Another thing among the 9 million things I learned is that just because we crave applause and praise and kudos for our writing, doesn’t make it a bad thing that we receive those things. After all, receiving genius is a huge rush and let me tell you I received some this past week that will stay with me all my days. If I tell you something you wrote touched me – thank you is the only acceptable response. Deep breath, respect us both, and say “thank you”.

Sunday, September 6, 2009

Miss Me?

Alrightly then. I am a writer. Writers write. Every single day. Oddly my brain feels empty. Well maybe not so oddly. Most of the last week it has been so full that my thoughts have been leaking out my ears. Apologies for not blogging about the workshop and to a certain extent apologies in advance because I won’t be spewing vast quantities of information about what went on in the room because that is sealed in the circle. I can share some of the things which went on in my head and are still going on, since after all that is what this blog is actually about.
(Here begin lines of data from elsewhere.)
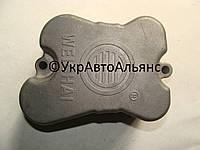 Крышка клапанов (клапанная крышка) Howo Foton Hania Sinotruk WD615 Евро2, фото 1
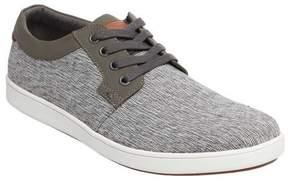 Steve Madden Men's Freshman Sneaker
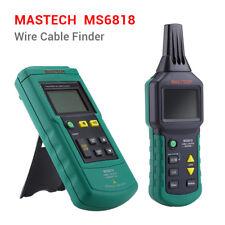 MASTECH Ms6818 Advanced Cable Tracker Pipe Locator Detector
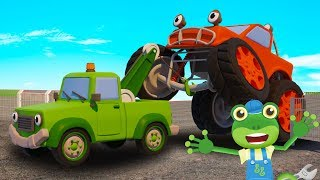 Tilly the Tow Truck Rescues Max the Monster Truck | Gecko's Garage | Educational Videos For Kids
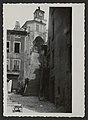 Escalier des Cordeliers - Crest (34716108455).jpg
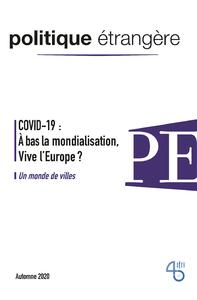 Livre numérique Le COVID-19 a-t-il tué la mondialisation?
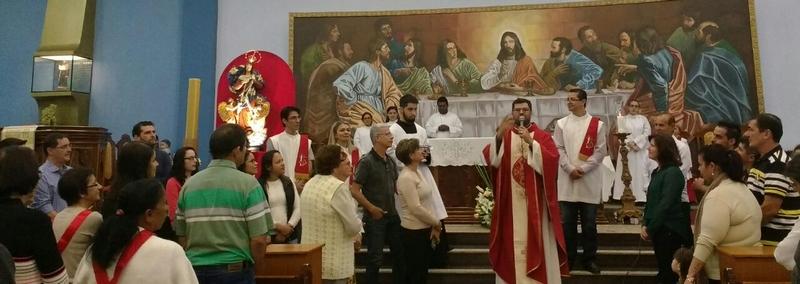 MISSA DE ANIVERSÁRIO - 33 ANOS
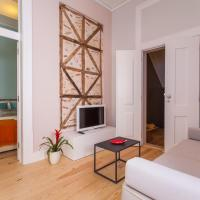 Comfort One-Bedroom Apartment with Double Bed (2 adults + 1 child)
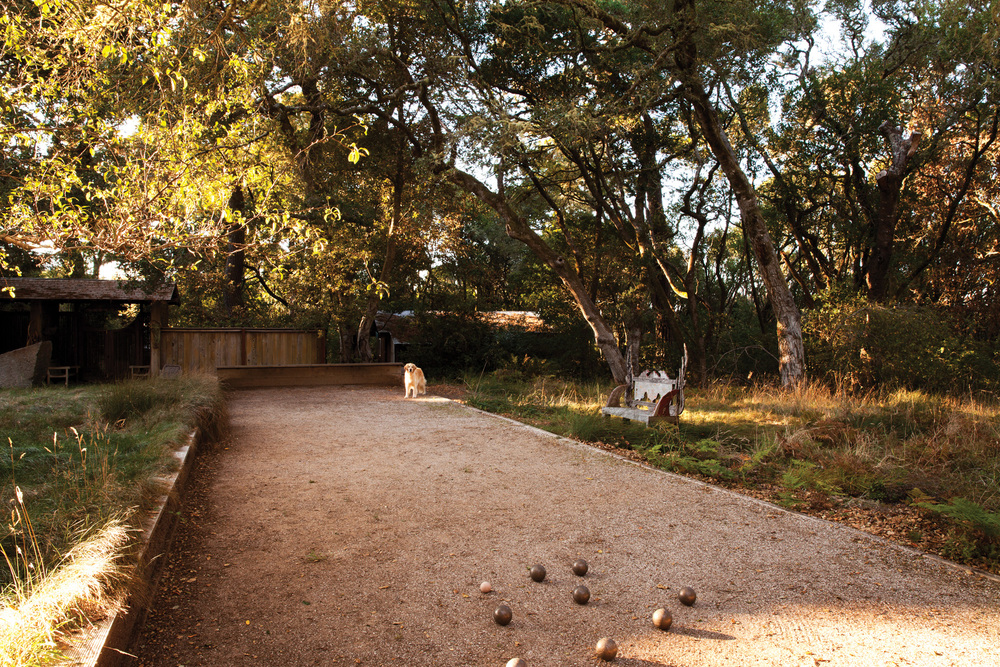 The site includes a regulation gravel bocce court.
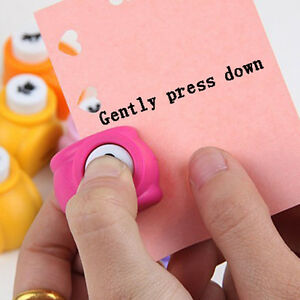 Fun-Kids-Craft-DIY-Scrapbooking-Mini-Cutter-Cards-Making-Paper-Shaper-Hole-Punch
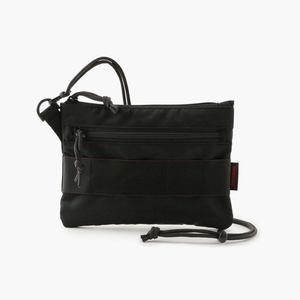 BRIEFING(ブリーフィング) 【21秋冬】FLAT POUCH BRL211A24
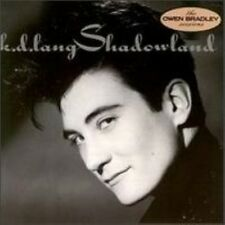 KD Lang Shadowland - US LP Album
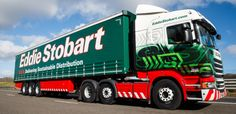 2014 Stobart sells its Transport and Distribution division as part of a strategic partial realisation. Stobart Group retains a 49% share with DBay controlling 51% of the Eddie Stobart business which operates privately with William Stobart as Executive Chairman and Alex Laffey as Chief Executive Officer.  London Southend Airport is voted best in the UK for a second year running.
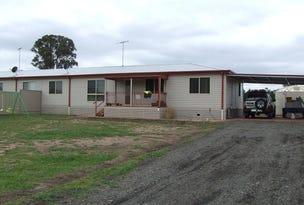 65b Arina Road, Pheasants Nest, NSW 2574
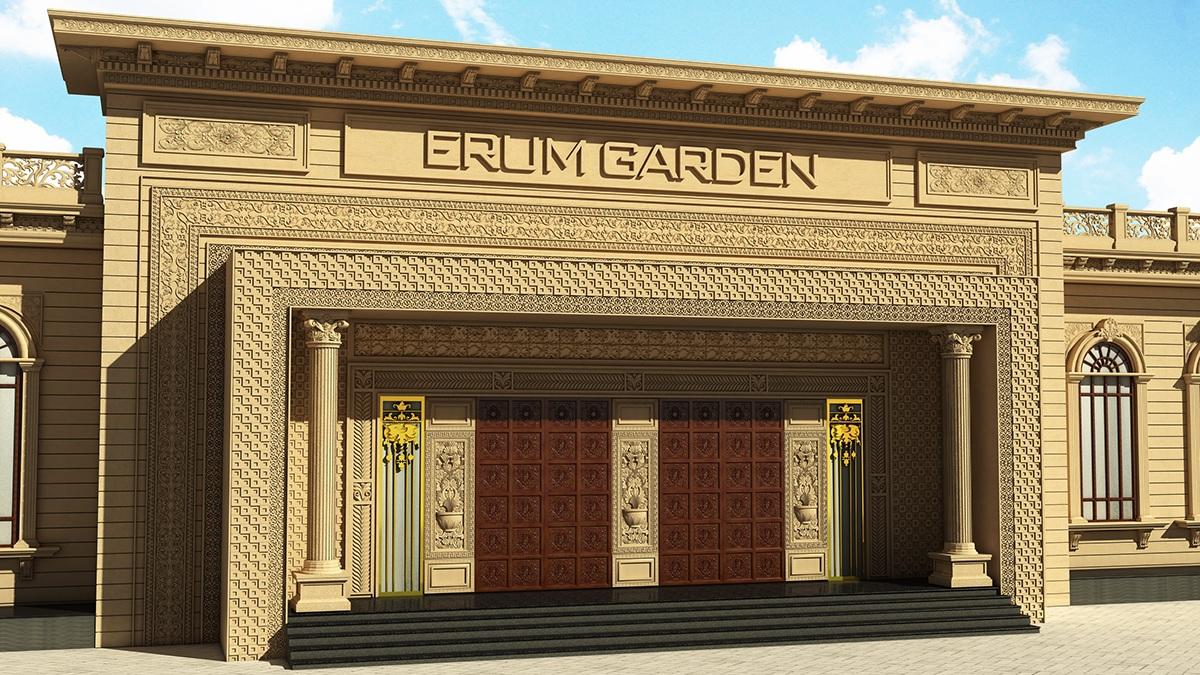 Wedding hall exterior classic design on behance for Exterior classic design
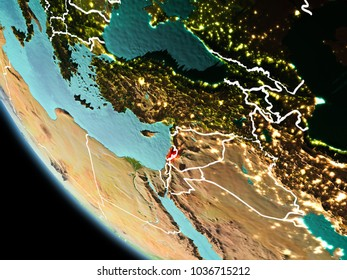 Lebanon from orbit of planet Earth at night with highly detailed surface textures with visible border lines and city lights. 3D illustration. Elements of this image furnished by NASA.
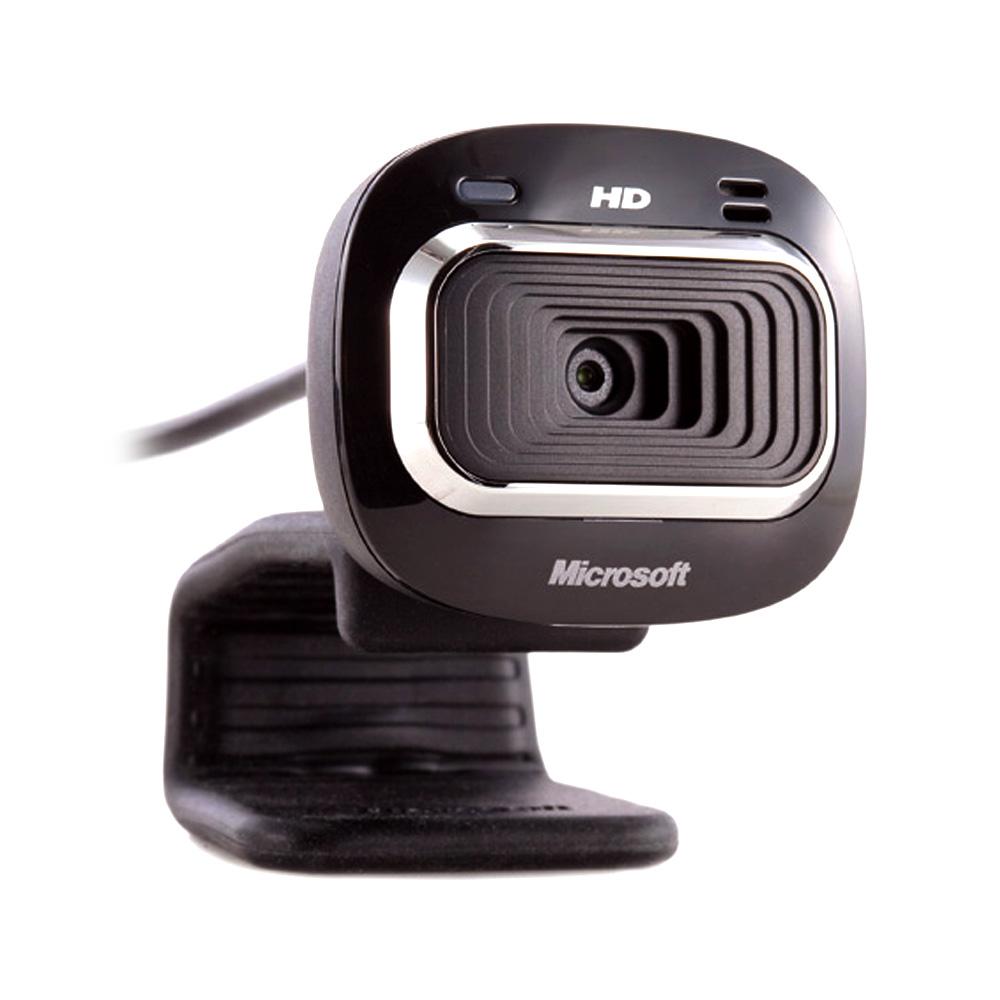 Camera Web Microsoft LifeCam HD-3000 720p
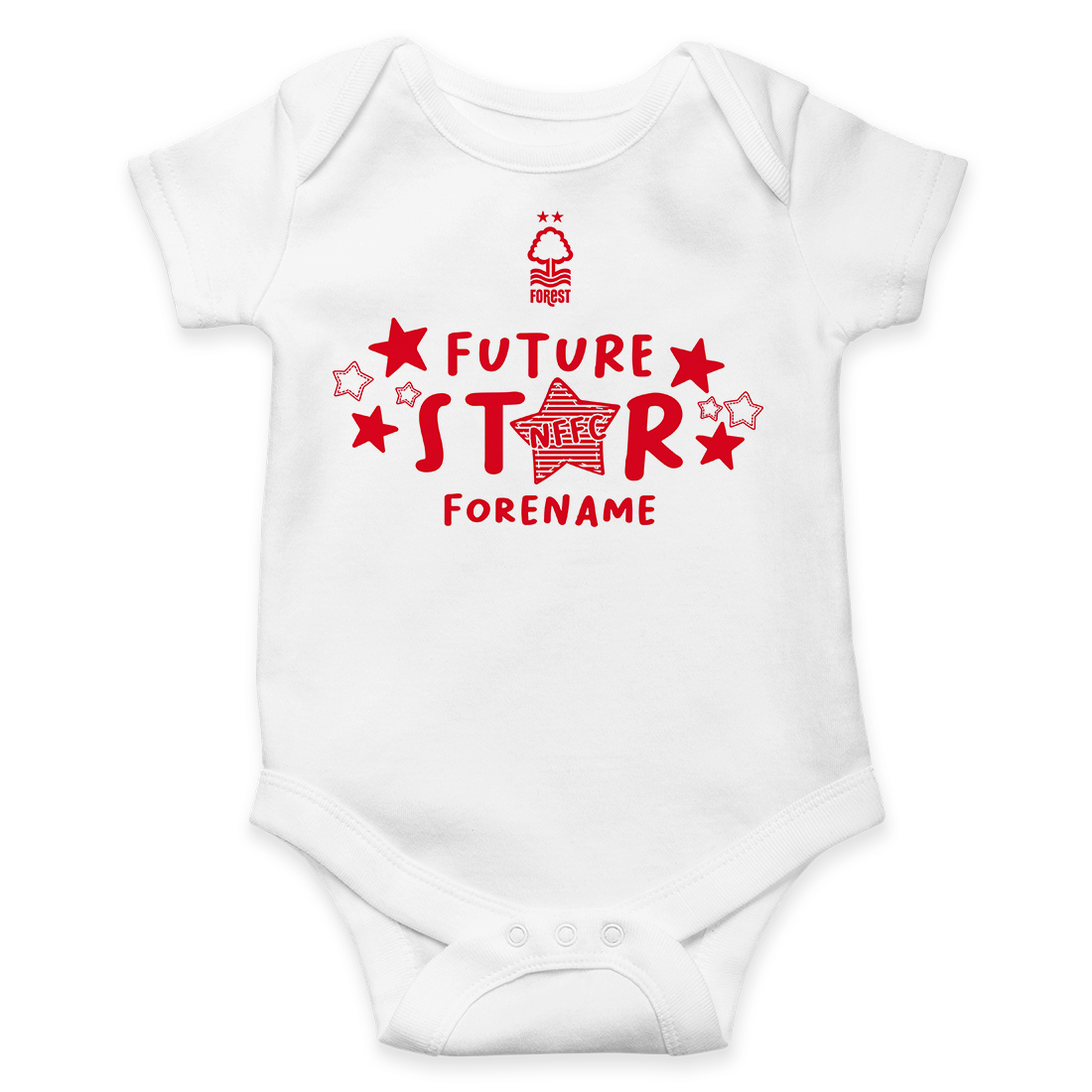 Nottingham Forest FC Future Star Baby Bodysuit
I think one of the reasons that my head feels like it is filled with mist is because it is. Or maybe it is dust as the things stirred up so deeply and profoundly settle. Walls that have stood impervious since childhood have crumbled. Tremors in the earth have opened up new cracks and crevices and light and air spills into caverns hitherto perpetually dark. Cool, one rarely gets the opportunity to use the word "hitherto".

Now must go puppy sit in the ‘burbs and lack of wi fi will prohibit further posting till the mist clears. How's that for being a tease?